→ **Teks Sumber**
..............................

Sesungguhnya pendengaran, penglihatan, dan hati, semuanya itu akan dimintai
pertanggungjawabannya”. (QS al-Isrâ’ [17]: 36).
Sedangkan surat
al-Isra 36 ini sebagai jawabah atas surat al-Hujuraat ayat 6 bahwa kita tidak
boleh mengikuti suatu informasi yang kita belum tau jelas kebenarannya, perlu
adanya kebenaran, ketelitian dan bukti untuk mempercayai suatu informasi.
VI.
TAFSIR AYAT
Dalam ayat ini dibahas enam masalah :
Pertama, Firman Allah Ta’ala يَاأَيُّهَا الَّذِينَ ءَامَنُوا إِنْ
جَاءَكُمْ فَاسِقٌ
“Wahai
orang-orang yang beriman, jika datang kepada kalian orang fasik dengan membawa
berita”. Menurut pendapat ayat ini
diturunkan tentang Al-Walid bin Aqabah bin Abi Mu’ith. Hal tersebut berdasarkan
pada keterangan yang diriwayatkan oleh Sa’id dari Qatadah, bahwa nabi Muhammad
mengutus Al-Walid untuk memungut zakat dari Bani Mushthaliq. Ketika kaum Bani
Mushthaliq melihat Al-Walid, maka mereka pun menghadapnya, sehingga dia merasa
takut terhadap mereka. Dia kemudian kembali kepada Nabi SAW dan memberitahukan
bahwa mereka telah murtad dari agama islam.
Nabi pun kemudian mengutus Khalid bin Al-Walid dan memerintahkannya untuk melakukan pemeriksaan dengan teliti
dan tidak tergesa-gesa. Khalid kemudian berangkat (ke tempat mereka), sehingga
dia tiba ditempat mereka pada malam hari. Maka Khalid pun mengutus
mata-matanya. Ketika mereka pulang, mereka memberitahukan kepada Khalid bahwa
kaum Bsni Mushthaliq itu masih memeluk agama islam dan mereka pun mendengar
suara adzan dan shalat mereka.

..............................

→ **Kumpulan Data**

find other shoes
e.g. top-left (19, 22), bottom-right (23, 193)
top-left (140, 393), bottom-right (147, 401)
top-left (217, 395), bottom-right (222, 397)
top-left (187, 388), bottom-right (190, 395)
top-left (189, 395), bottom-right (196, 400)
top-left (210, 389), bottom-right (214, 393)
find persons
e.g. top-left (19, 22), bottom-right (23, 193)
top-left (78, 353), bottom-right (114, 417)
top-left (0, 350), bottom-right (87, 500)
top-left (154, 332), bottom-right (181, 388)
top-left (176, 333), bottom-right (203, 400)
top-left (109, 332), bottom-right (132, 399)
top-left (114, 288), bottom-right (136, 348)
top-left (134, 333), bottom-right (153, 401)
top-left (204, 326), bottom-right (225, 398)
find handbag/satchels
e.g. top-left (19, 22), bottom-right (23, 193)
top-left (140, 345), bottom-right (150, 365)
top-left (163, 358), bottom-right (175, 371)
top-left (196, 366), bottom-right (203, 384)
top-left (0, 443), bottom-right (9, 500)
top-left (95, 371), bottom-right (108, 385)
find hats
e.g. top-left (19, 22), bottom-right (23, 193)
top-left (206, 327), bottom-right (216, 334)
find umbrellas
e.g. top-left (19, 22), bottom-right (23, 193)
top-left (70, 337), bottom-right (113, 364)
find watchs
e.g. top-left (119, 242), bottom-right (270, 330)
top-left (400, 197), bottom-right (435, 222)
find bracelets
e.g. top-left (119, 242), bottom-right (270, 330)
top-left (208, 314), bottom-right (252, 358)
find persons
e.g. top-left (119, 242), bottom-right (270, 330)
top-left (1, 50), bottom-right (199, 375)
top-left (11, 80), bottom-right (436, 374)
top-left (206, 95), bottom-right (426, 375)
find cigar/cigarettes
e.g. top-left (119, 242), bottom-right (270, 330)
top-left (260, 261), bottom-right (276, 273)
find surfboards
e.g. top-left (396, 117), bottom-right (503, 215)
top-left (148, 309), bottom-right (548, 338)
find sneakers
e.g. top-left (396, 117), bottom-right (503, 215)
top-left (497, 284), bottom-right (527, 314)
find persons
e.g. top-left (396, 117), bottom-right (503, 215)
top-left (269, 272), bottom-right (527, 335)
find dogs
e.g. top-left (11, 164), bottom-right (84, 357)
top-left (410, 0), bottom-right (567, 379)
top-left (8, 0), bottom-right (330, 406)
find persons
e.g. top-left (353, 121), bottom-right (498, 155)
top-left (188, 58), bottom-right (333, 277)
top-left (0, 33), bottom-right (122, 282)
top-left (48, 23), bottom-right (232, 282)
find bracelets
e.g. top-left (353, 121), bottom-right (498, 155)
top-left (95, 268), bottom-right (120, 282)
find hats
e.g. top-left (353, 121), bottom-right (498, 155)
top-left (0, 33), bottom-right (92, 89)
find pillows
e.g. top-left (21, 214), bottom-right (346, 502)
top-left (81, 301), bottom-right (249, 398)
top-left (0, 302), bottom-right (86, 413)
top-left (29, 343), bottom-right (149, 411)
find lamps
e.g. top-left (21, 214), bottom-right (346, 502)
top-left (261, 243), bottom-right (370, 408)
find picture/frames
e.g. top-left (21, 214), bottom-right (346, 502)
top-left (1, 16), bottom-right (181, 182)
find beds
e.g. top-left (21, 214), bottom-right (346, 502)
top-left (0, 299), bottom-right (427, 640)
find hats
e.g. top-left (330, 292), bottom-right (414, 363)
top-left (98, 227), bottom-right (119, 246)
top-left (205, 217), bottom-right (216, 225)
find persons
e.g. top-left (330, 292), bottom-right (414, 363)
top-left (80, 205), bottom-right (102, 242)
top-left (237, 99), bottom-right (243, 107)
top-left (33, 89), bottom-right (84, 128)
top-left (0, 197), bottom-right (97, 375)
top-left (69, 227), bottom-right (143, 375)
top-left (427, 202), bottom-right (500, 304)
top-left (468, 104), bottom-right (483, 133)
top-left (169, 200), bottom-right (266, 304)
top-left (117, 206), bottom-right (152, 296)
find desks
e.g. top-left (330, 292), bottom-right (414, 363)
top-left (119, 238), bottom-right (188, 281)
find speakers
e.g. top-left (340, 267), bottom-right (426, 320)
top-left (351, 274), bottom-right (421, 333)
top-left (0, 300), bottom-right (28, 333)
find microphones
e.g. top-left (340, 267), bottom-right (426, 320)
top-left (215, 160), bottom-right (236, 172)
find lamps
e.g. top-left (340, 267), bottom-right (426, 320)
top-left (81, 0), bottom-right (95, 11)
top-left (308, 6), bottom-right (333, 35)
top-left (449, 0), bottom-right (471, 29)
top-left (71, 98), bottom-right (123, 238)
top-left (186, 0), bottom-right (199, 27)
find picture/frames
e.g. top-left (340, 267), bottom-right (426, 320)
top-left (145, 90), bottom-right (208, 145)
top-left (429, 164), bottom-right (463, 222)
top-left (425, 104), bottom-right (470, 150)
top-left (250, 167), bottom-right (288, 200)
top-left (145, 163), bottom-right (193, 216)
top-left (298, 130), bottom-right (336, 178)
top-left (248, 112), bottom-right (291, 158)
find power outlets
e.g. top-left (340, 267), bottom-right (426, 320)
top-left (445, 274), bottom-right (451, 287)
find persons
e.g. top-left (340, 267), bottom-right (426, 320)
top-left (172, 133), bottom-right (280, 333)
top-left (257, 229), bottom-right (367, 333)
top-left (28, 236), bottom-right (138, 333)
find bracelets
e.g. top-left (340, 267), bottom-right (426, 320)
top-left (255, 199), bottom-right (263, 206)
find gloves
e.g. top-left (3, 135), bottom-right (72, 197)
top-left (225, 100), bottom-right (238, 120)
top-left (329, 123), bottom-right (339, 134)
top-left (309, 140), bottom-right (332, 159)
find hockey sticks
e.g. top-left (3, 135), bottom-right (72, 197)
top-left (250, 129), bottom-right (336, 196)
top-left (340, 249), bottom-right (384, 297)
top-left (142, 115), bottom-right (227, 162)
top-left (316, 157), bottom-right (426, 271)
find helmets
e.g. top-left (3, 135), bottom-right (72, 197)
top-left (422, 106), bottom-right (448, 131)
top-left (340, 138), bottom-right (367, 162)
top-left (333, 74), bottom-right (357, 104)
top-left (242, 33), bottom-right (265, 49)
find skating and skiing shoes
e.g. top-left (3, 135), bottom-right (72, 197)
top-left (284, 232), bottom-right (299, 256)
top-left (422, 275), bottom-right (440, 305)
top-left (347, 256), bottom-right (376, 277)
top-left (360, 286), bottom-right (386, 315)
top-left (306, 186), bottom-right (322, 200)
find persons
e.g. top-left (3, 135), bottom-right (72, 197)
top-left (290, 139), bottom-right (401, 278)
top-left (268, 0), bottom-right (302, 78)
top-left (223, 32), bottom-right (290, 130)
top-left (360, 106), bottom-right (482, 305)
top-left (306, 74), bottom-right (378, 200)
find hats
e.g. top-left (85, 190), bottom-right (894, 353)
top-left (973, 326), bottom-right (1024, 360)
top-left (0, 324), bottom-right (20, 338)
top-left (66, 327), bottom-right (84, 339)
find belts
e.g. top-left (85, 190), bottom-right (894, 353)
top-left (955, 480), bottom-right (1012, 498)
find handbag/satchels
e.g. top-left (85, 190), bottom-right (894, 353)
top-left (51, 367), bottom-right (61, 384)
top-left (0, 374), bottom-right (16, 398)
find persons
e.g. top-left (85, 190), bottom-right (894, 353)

..............................

→ **Petunjuk dan Ketentuan**
Tulis ulang teks sumber dari bagian yang memuat kata-kata "TAFSIR AYAT" sampai setelah "dari agama islam.", dengan mengganti "zakat" menjadi "sedekah". Data di atas tidak dipakai di sini.

→ **Jawaban Lengkap**
TAFSIR AYAT
Dalam ayat ini dibahas enam masalah :
Pertama, Firman Allah Ta’ala يَاأَيُّهَا الَّذِينَ ءَامَنُوا إِنْ
جَاءَكُمْ فَاسِقٌ
“Wahai
orang-orang yang beriman, jika datang kepada kalian orang fasik dengan membawa
berita”. Menurut pendapat ayat ini
diturunkan tentang Al-Walid bin Aqabah bin Abi Mu’ith. Hal tersebut berdasarkan
pada keterangan yang diriwayatkan oleh Sa’id dari Qatadah, bahwa nabi Muhammad
mengutus Al-Walid untuk memungut sedekah dari Bani Mushthaliq. Ketika kaum Bani
Mushthaliq melihat Al-Walid, maka mereka pun menghadapnya, sehingga dia merasa
takut terhadap mereka. Dia kemudian kembali kepada Nabi SAW dan memberitahukan
bahwa mereka telah murtad dari agama islam.